Prompt 1:
Could you duplicate the stretch of the passage on Spinoza and free will from "Free Will and" through "our bodies are."?
Prompt 2:
Which lines of the entries contain the word "with", matching case? Pick them out and copy each one.

--- Passage given ---

Free Will and the Unmoved Mover

Steven Nadler is an expert on the 17th century philosopher Baruch (or Benedict) Spinoza. He was interviewed for the Elucidations philosophy podcast in 2017. Here he talks about Spinoza and free will:

Spinoza had a very idiosyncratic conception of freedom: idiosyncratic because of the larger metaphysical picture in which he discusses the issue of freedom. Remember that for Spinoza, we are all modes, or in God or nature—and so human beings don’t have this kind of ontological autonomy that we ordinarily think that things have. We are no different from other parts of nature….We are governed by nature’s laws, and this is just as true for our states of mind. Our mental states, our emotions, our passions, our acts of volition, our imaginations—even our intellectual thoughts—are all bound together by the laws of nature, just as much as our bodies are.

--- Items ---

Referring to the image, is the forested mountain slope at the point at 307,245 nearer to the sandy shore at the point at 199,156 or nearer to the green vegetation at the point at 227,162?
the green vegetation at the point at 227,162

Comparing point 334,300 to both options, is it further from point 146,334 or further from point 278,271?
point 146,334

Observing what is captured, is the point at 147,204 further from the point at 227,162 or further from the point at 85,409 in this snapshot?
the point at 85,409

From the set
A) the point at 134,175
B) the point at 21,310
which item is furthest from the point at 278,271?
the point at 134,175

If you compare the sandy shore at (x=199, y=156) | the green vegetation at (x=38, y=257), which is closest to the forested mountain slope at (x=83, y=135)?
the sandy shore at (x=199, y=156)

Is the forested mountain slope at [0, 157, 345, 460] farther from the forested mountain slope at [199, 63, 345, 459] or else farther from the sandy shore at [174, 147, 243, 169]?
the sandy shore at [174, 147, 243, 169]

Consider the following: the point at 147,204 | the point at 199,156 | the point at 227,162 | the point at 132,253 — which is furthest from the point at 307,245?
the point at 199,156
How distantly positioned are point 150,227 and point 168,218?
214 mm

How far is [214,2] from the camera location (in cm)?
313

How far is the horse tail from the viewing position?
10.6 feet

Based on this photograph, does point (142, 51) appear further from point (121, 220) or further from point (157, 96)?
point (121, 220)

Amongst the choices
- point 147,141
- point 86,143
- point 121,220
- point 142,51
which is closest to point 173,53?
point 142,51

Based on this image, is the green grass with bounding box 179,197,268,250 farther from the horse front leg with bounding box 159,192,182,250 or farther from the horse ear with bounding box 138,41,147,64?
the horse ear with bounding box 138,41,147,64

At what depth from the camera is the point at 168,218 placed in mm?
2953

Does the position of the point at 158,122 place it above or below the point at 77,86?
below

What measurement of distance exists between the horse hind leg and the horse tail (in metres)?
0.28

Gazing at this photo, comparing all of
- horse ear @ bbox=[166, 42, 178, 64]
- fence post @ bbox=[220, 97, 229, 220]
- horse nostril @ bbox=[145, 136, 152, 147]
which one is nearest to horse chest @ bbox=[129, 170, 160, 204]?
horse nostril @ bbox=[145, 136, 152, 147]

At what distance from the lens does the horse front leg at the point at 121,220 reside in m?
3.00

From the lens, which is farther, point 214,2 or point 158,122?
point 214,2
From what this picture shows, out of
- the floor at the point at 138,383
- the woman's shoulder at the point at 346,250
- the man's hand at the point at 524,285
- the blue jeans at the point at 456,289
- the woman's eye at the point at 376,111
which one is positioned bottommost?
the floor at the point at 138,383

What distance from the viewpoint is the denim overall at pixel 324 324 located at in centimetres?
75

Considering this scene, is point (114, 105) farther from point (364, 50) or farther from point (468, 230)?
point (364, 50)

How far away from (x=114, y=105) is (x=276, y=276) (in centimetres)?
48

---

Task response 1:
Free Will and the Unmoved Mover

Steven Nadler is an expert on the 17th century philosopher Baruch (or Benedict) Spinoza. He was interviewed for the Elucidations philosophy podcast in 2017. Here he talks about Spinoza and free will:

Spinoza had a very idiosyncratic conception of freedom: idiosyncratic because of the larger metaphysical picture in which he discusses the issue of freedom. Remember that for Spinoza, we are all modes, or in God or nature—and so human beings don’t have this kind of ontological autonomy that we ordinarily think that things have. We are no different from other parts of nature….We are governed by nature’s laws, and this is just as true for our states of mind. Our mental states, our emotions, our passions, our acts of volition, our imaginations—even our intellectual thoughts—are all bound together by the laws of nature, just as much as our bodies are.

Task response 2:
Based on this image, is the green grass with bounding box 179,197,268,250 farther from the horse front leg with bounding box 159,192,182,250 or farther from the horse ear with bounding box 138,41,147,64?
the horse ear with bounding box 138,41,147,64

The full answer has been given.